Member of the South Carolina House of Representatives from the 80th district
- Incumbent
- Assumed office November 14, 2022

Personal details
- Born: Katherine Dubeau January 15, 1963 (age 63) New Orleans, Louisiana, U.S.
- Party: Republican
- Spouse: Joseph Landing (m. 1984)
- Children: 2
- Alma mater: Duke University

= Katherine D. Landing =

American politician (born 1963)

Katherine D. Landing is an American politician of the Republican Party. She is the member of the South Carolina House of Representatives representing District 80. House District 80 was held by Jermaine Johnson, but after redistricting the District covered a new geographic area, leading Johnson to run for and ultimately win SC House District 70.

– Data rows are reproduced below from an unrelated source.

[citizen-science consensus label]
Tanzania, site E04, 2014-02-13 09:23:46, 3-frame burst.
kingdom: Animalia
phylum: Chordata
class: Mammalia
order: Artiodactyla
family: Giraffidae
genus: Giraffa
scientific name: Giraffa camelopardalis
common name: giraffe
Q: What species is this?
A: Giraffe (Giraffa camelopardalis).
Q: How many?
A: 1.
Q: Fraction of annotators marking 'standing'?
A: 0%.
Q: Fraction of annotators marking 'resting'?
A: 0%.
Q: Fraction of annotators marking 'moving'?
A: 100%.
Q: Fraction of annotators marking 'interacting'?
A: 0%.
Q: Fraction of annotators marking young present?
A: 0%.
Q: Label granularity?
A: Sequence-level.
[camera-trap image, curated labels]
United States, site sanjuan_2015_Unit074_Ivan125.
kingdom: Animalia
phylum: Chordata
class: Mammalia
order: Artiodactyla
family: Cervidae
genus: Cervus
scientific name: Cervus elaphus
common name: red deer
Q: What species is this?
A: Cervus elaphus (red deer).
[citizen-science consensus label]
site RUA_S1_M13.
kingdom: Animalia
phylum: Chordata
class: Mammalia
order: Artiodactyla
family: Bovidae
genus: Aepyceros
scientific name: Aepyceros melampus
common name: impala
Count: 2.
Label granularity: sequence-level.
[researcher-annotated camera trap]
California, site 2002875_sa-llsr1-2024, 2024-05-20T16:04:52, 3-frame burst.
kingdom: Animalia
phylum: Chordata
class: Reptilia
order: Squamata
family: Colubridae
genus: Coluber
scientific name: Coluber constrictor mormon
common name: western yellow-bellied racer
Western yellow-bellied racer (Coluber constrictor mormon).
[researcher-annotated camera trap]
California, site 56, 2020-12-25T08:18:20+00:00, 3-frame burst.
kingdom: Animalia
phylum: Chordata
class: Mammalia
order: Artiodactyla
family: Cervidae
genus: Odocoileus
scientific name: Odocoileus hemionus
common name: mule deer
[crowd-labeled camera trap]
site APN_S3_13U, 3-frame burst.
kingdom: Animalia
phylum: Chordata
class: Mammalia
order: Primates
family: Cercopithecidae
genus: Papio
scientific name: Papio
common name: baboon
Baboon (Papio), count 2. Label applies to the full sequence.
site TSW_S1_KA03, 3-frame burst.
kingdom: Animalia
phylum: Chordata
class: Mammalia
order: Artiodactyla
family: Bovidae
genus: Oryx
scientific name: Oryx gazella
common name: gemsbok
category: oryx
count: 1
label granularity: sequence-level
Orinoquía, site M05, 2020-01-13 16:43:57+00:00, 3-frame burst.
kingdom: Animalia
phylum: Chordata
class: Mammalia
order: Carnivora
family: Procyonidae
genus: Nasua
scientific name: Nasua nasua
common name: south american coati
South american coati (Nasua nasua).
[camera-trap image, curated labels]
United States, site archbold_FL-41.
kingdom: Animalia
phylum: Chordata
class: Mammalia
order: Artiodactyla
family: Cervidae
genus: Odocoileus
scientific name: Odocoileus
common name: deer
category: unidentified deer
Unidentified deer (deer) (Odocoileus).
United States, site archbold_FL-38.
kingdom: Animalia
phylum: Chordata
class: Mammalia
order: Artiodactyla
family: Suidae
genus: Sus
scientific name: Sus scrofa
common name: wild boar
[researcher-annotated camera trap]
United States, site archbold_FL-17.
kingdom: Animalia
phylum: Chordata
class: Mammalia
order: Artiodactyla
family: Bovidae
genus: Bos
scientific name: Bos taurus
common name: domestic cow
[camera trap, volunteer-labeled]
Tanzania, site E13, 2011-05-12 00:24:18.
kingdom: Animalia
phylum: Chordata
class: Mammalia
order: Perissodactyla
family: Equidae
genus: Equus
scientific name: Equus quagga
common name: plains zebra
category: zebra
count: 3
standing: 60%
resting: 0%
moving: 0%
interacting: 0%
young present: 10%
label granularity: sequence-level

In the 2020 general election for US House of Representatives, Landing competed in a large field of Republican primary candidates, but was defeated in the Primary by Nancy Mace. In 2022, Landing ran for the new SC State House District 80, and after winning the Republican Primary, went on to defeat Democratic nominee Donna Brown Newton for South Carolina House of Representatives District 80. Landing formerly served on Mount Pleasant County Council and was a candidate for mayor in 2021.

Statements were issued by Henry McMaster, Governor of South Carolina, who won his re-election bid, and Drew McKissick, chair of the South Carolina Republican Party.

Landing serves on the House Education and Public Works Committee and on the House Rules Committee.

In her Freshman term first year, Landing submitted two bills: H.4373(125) Central Bank Digital Currency Prohibitions, and H.4374(125) Traditional Social Studies Standards.